[Dataset excerpts]
####################
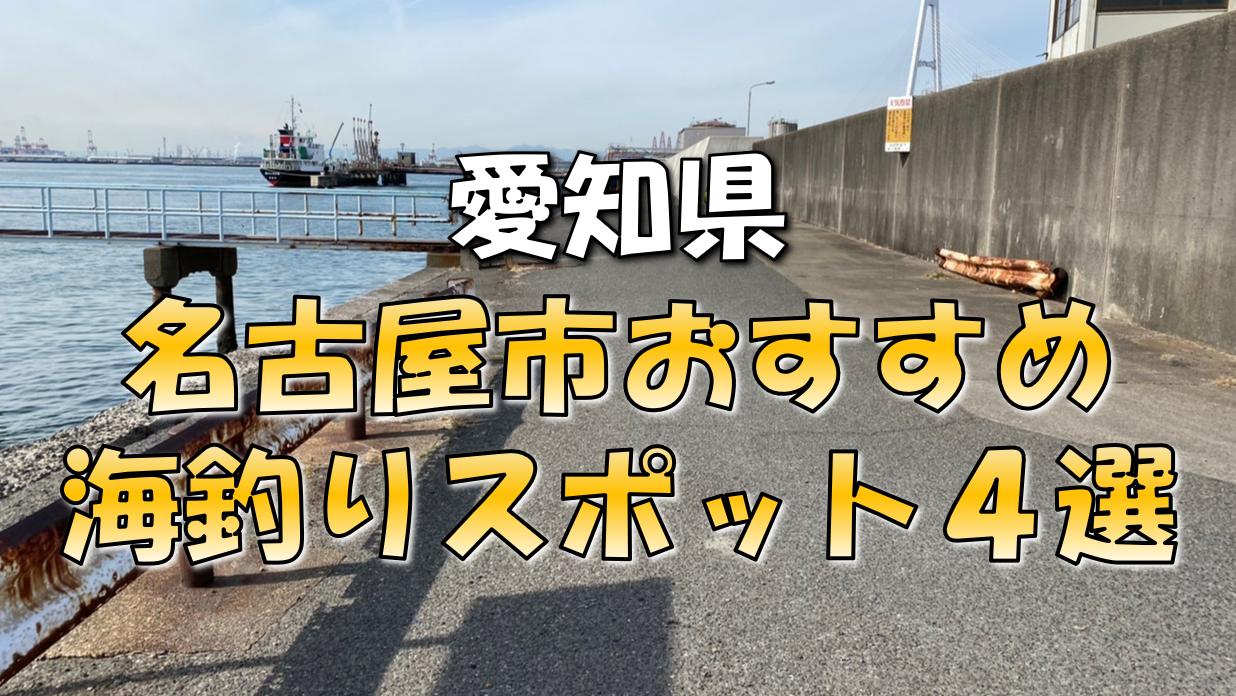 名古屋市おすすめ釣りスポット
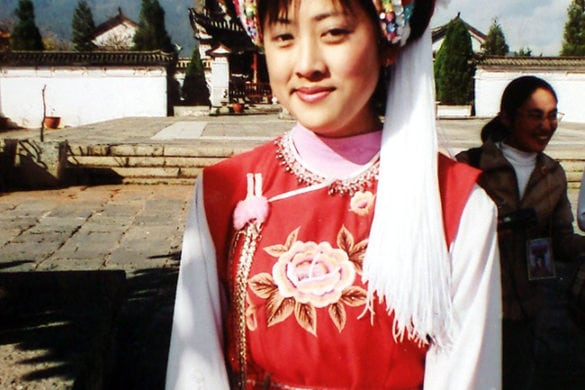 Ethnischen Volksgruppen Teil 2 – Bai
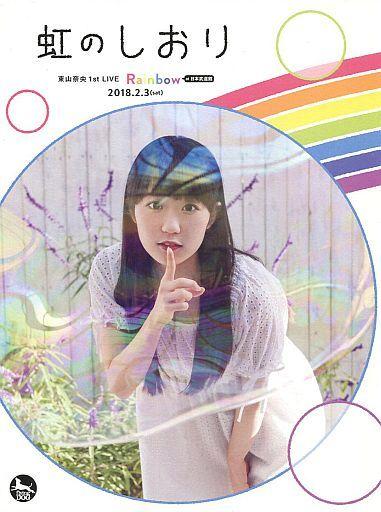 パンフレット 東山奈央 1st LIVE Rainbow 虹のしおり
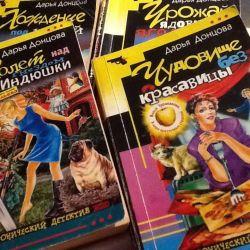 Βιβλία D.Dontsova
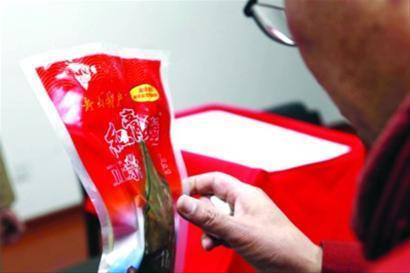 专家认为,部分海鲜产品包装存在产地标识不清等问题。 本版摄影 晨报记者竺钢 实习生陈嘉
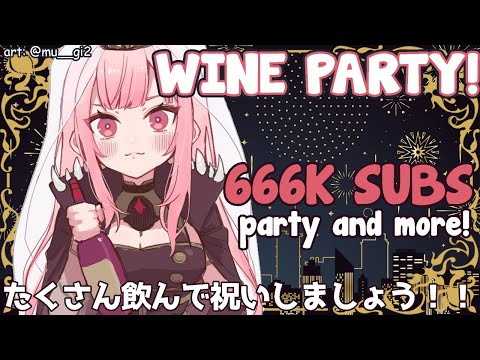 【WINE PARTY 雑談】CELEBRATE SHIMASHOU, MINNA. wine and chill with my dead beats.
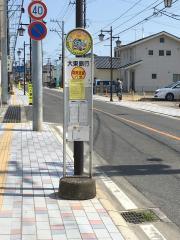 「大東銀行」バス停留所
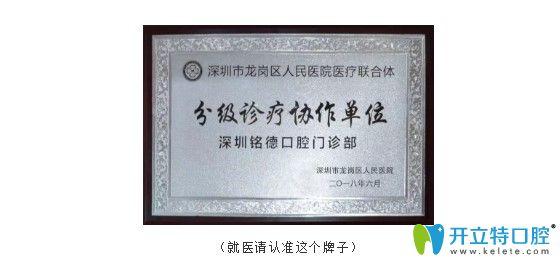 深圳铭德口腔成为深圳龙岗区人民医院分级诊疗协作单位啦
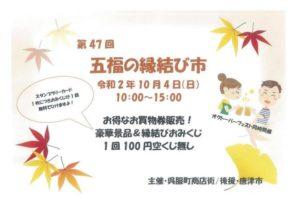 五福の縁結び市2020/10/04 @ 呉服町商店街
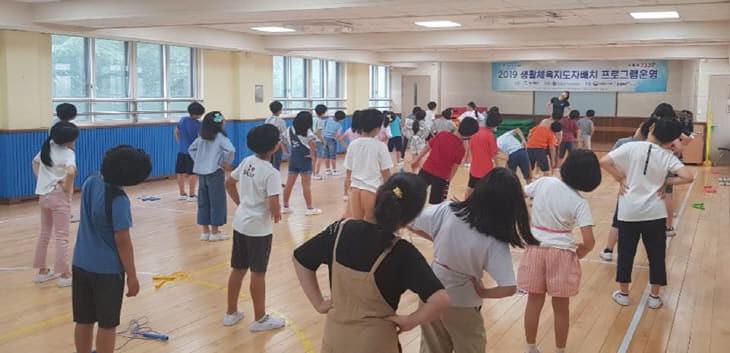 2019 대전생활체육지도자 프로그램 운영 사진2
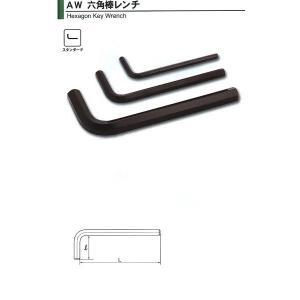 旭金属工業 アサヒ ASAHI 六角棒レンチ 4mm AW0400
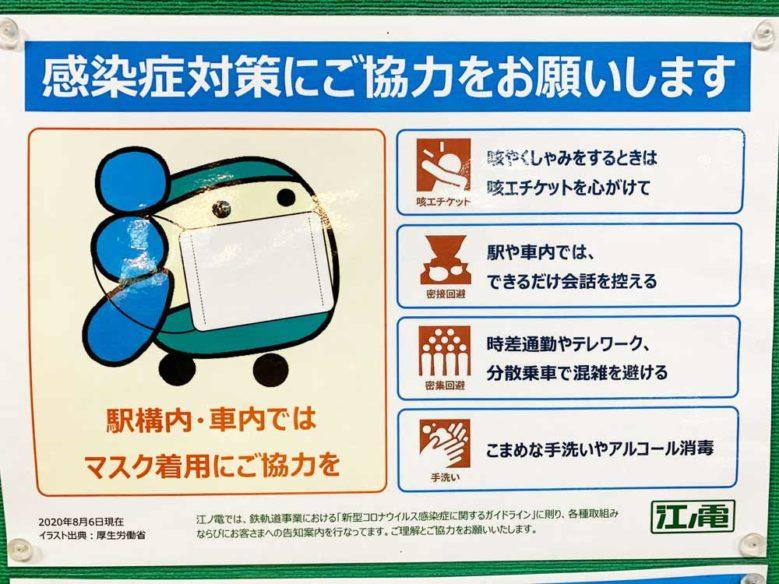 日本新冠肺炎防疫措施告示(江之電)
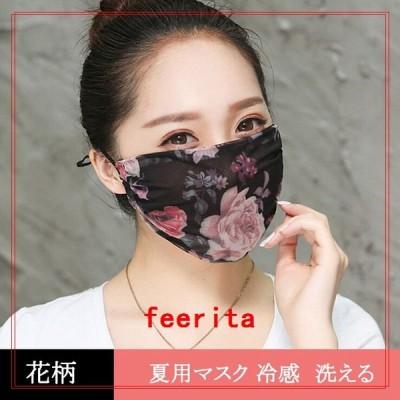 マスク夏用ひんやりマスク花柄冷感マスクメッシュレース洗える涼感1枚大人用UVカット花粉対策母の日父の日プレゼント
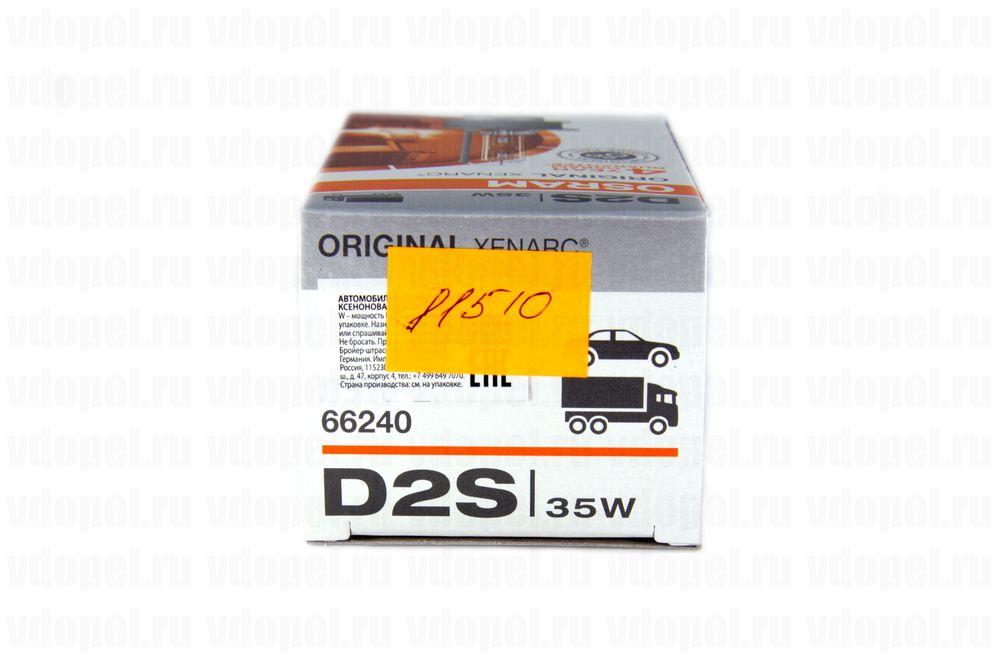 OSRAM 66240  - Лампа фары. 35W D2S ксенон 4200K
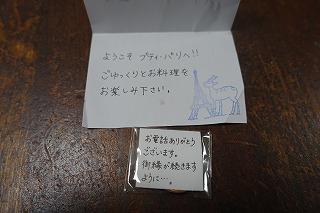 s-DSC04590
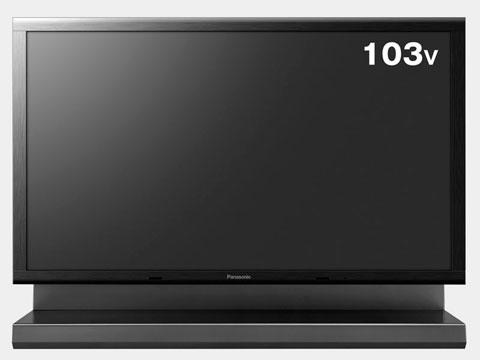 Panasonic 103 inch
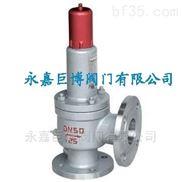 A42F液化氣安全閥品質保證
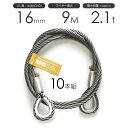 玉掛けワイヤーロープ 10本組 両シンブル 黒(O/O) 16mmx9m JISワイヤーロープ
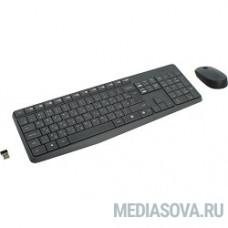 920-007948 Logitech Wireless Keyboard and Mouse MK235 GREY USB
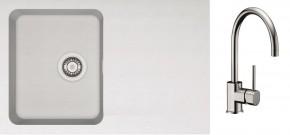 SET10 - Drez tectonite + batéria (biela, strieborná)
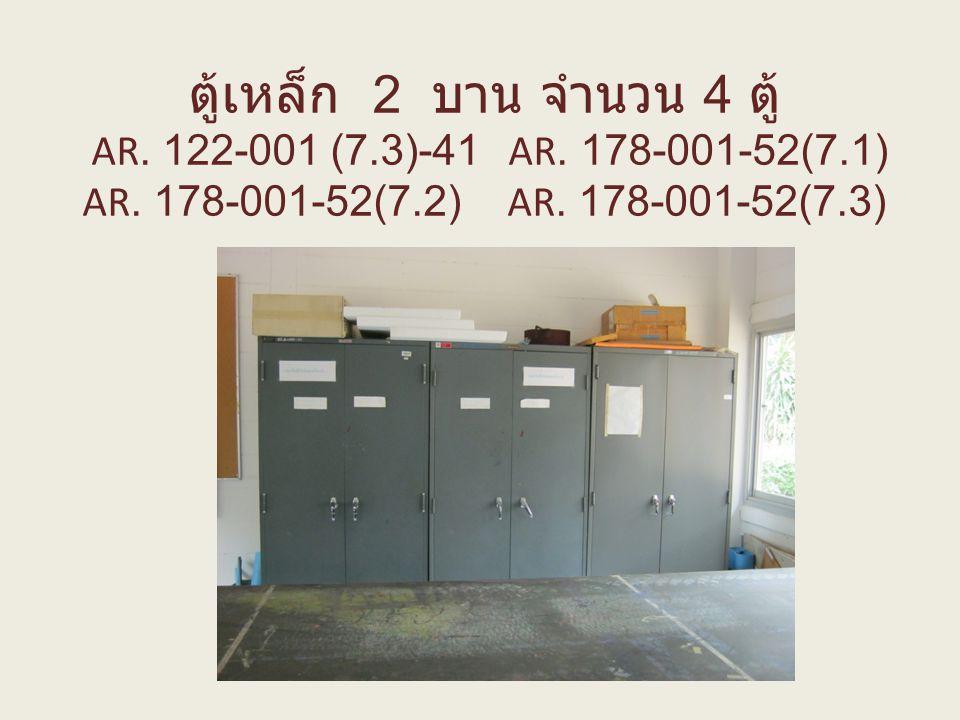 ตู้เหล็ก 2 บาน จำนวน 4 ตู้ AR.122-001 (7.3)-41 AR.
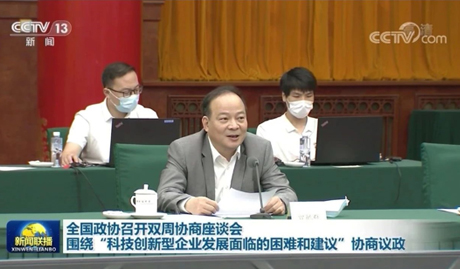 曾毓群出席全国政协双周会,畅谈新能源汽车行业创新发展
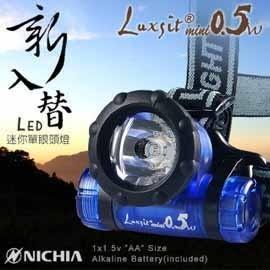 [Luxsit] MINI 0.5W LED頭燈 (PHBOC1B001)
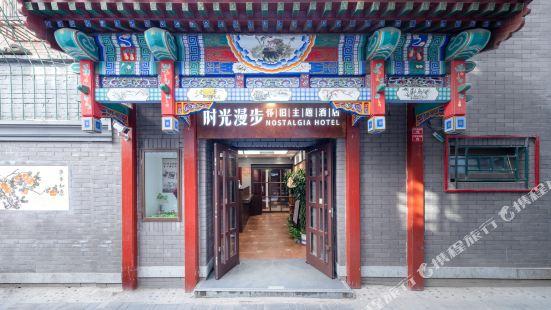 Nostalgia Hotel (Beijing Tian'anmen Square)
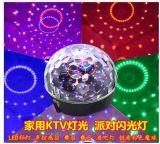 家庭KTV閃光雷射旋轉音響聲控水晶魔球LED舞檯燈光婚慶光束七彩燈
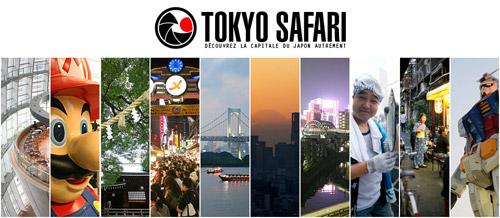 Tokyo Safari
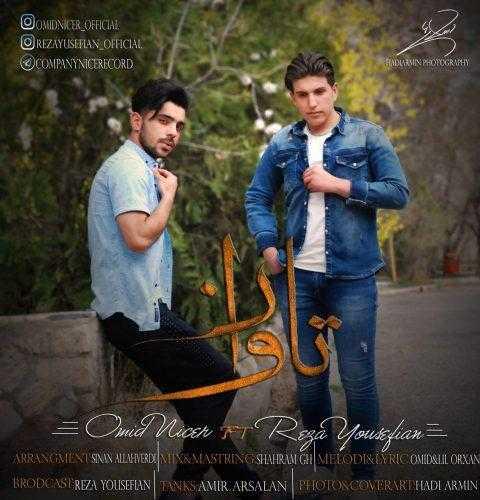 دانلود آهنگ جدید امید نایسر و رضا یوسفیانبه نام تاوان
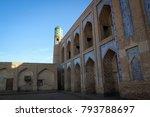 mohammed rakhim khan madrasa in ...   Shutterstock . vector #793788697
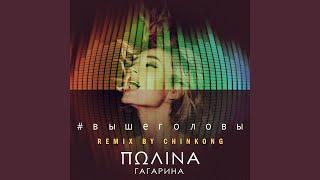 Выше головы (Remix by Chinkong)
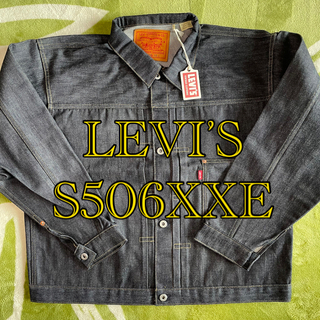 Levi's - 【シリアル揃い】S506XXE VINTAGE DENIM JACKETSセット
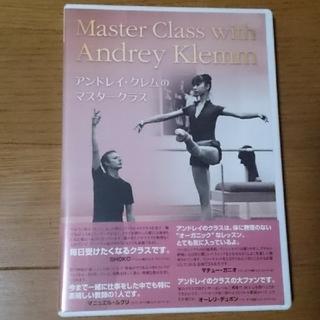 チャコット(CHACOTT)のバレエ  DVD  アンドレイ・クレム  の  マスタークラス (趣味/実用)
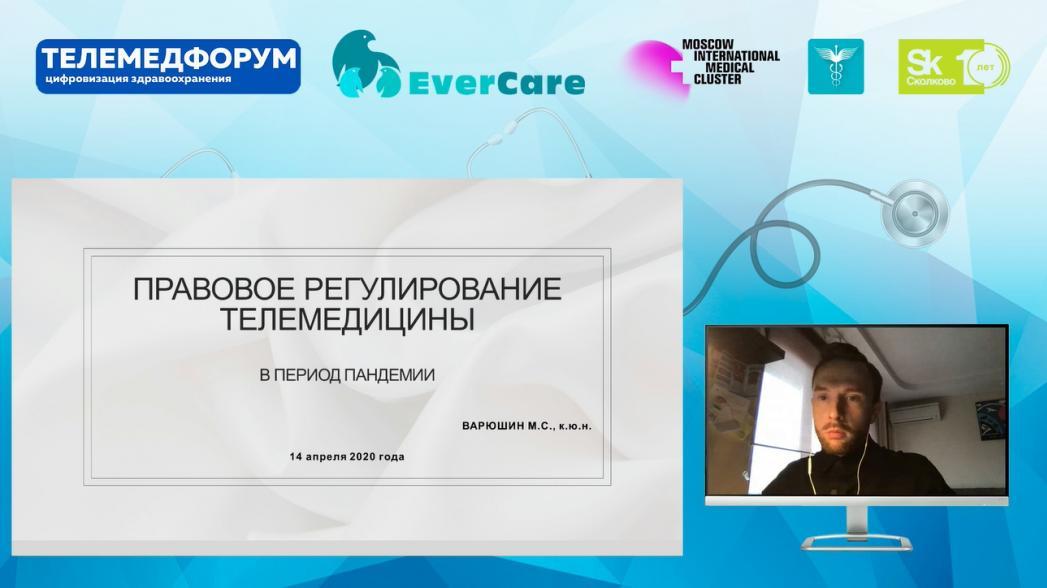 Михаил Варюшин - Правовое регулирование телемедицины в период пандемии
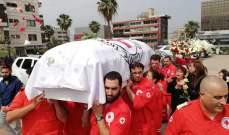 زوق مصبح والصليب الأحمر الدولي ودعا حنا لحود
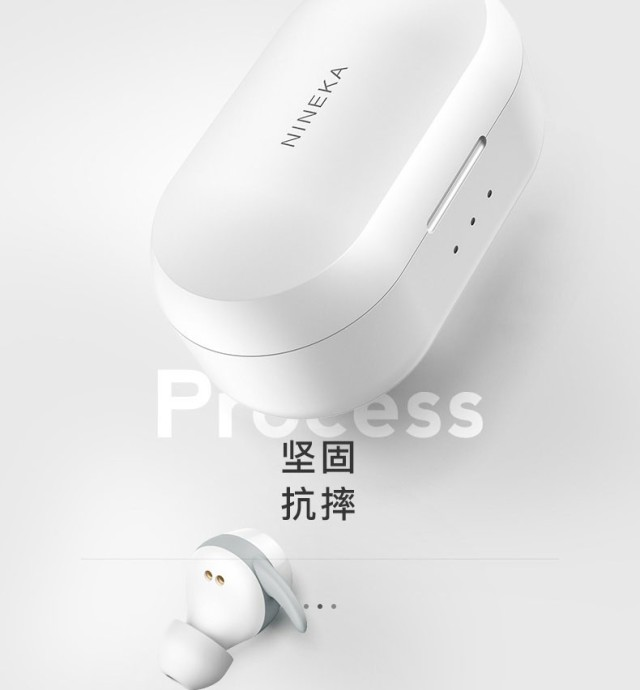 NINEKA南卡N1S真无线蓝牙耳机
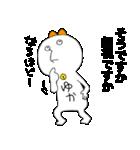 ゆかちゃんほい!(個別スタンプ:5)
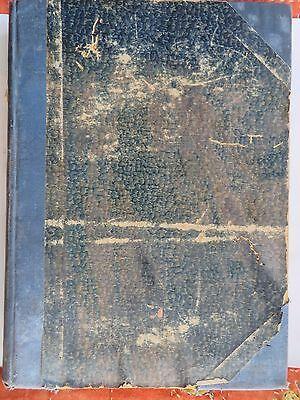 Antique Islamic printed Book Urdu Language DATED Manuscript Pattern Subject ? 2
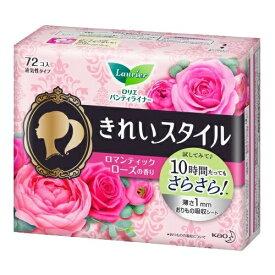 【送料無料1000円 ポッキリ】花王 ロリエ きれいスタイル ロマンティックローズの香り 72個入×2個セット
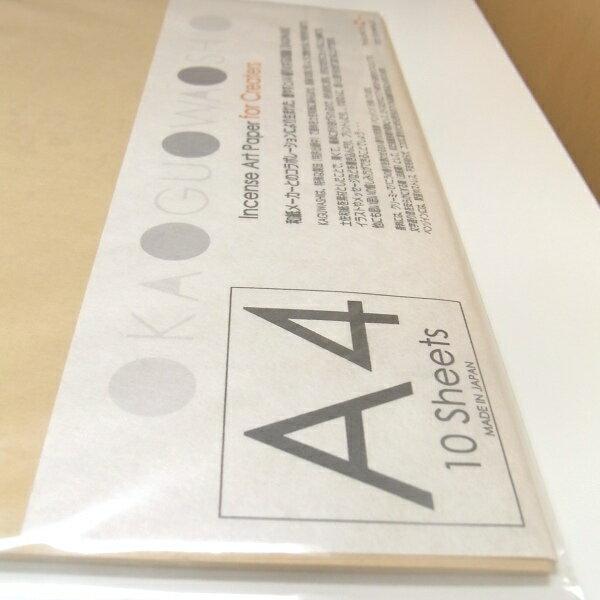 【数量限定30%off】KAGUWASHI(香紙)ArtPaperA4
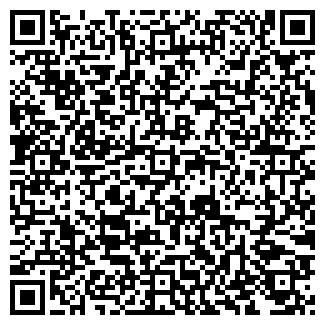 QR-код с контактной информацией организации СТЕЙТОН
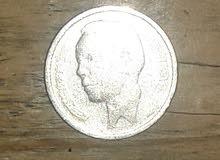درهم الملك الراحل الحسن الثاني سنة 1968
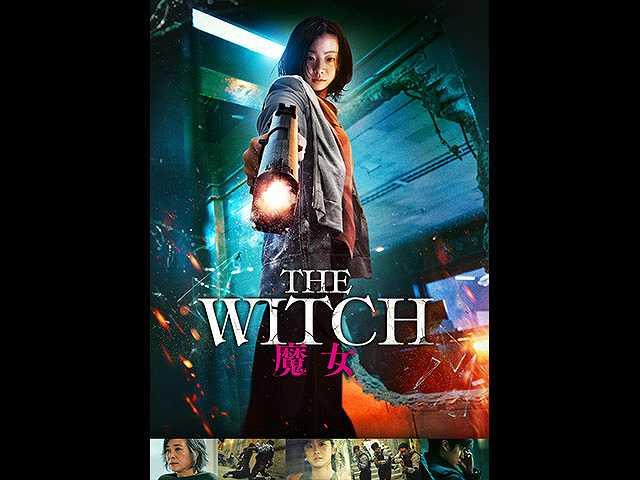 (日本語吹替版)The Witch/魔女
####################
How to complete this task:
Leaving each picture behind, please give again exactly the lines above from the one with "专家认为,部分海鲜产品包装存在产地标识不清等问题。 本版摄影 晨报记者竺钢 实习生陈嘉" through the one with "D2S ксенон 4200K", both included, and no others.

Expected output:
 专家认为,部分海鲜产品包装存在产地标识不清等问题。 本版摄影 晨报记者竺钢 实习生陈嘉
 【WINE PARTY 雑談】CELEBRATE SHIMASHOU, MINNA. wine and chill with my dead beats.
 「大東銀行」バス停留所
 深圳铭德口腔成为深圳龙岗区人民医院分级诊疗协作单位啦
 五福の縁結び市2020/10/04 @ 呉服町商店街
 2019 대전생활체육지도자 프로그램 운영 사진2
 旭金属工業 アサヒ ASAHI 六角棒レンチ 4mm AW0400
 日本新冠肺炎防疫措施告示(江之電)
 マスク夏用ひんやりマスク花柄冷感マスクメッシュレース洗える涼感1枚大人用UVカット花粉対策母の日父の日プレゼント
 OSRAM 66240  - Лампа фары. 35W D2S ксенон 4200K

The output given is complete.